Korea Scientists and Engineers Mutual-aid Association (SEMA) will commit about 20 billion won ($18 million) to a fund of Morgan Stanley Energy Partners (MSEP) for co-investment in a US water management firm, according to a local media report.
The $4.2 billion savings fund in South Korea has been pushing aggressively into co-investments in search of better yields, as the rush into overseas alternative investments by domestic institutional investors intensified competition for deals.
SEMA expects to earn about 20% of annual returns from the co-investment in XRI Blue, Yonhap Infomax said on April 25, citing a SEMA source.
In 2016, funds managed by MSEP, part of Morgan Stanley Investment Management, have taken a majority equity stake in XRI Blue which provides water management and pipeline transportation services to upstream oil and gas producers. SEMA participated in the deal through a fund of MSEP for an undisclosed sum.
This year, SEMA is to make the additional 20 billion won investment in XRI Blue as a co-investor.
“Domestic institutional investors are rushing into overseas investments, so it is important to secure decent overseas assets, rather than making blind investments,” Infomax quoted the unnamed SEMA source as saying. “We will expand co-investments with global management companies.”
SEMA invested 19.4 billion won in UK holiday resort group Center Parcs, alongside Canada-based Brookfield Property Partners which bought the resort operator in 2015 for an undisclosed sum. Brookfield offered the co-investment to SEMA, which is expected to deliver an annual return of 18%.

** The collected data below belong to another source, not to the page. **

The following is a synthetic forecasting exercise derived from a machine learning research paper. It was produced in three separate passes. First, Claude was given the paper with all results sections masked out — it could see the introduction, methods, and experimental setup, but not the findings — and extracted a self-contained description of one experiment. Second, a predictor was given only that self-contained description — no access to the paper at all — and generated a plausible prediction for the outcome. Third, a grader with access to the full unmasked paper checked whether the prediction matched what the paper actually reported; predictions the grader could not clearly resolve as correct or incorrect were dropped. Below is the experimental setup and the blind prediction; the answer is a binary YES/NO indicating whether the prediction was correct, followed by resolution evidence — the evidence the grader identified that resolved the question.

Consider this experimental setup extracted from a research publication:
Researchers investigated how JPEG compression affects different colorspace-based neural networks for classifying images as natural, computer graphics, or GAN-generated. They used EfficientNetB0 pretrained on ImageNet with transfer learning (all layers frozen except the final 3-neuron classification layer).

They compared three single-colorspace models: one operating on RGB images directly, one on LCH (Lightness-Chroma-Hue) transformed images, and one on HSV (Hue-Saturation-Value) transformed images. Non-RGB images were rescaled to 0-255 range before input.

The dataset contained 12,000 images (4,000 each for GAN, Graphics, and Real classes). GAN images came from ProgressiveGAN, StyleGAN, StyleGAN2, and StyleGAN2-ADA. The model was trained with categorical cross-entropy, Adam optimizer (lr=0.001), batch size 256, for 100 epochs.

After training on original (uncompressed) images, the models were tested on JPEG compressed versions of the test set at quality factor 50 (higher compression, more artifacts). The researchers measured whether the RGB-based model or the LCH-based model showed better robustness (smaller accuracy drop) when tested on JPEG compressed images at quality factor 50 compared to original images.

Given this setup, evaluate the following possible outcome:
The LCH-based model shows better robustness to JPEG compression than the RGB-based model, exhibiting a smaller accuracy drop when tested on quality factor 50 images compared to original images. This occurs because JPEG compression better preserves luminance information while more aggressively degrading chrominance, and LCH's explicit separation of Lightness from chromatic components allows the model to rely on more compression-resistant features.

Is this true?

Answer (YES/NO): NO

The scientists’ retirement fund also invested 26.2 billion won in Two California Plaza, a 52-story office building in downtown Los Angeles, in 2014, as a co-investor with CIM Group. The investment is expected to return around 12% per annum.
Its other co-investments include 29.3 billion won in a commercial facility in Boston, alongside CIM.
Robust performance in the corporate financing segment lifted SEMA’s investment return in 2016 to 6.06%, which is the highest among South Korean pension and savings funds last year.
Corporate financing accounts for 25% of its investment portfolio, while real estate takes the biggest share of 35%.
This year, it is aiming for a 4.73% return.
Private equity firms increasingly suggest co-investments to limited partners to finance big-size deals and spread investment risks. For limited partners, they can save fees paid to the fund manager and gain access to good investment targets, along with more control of their capital deployment.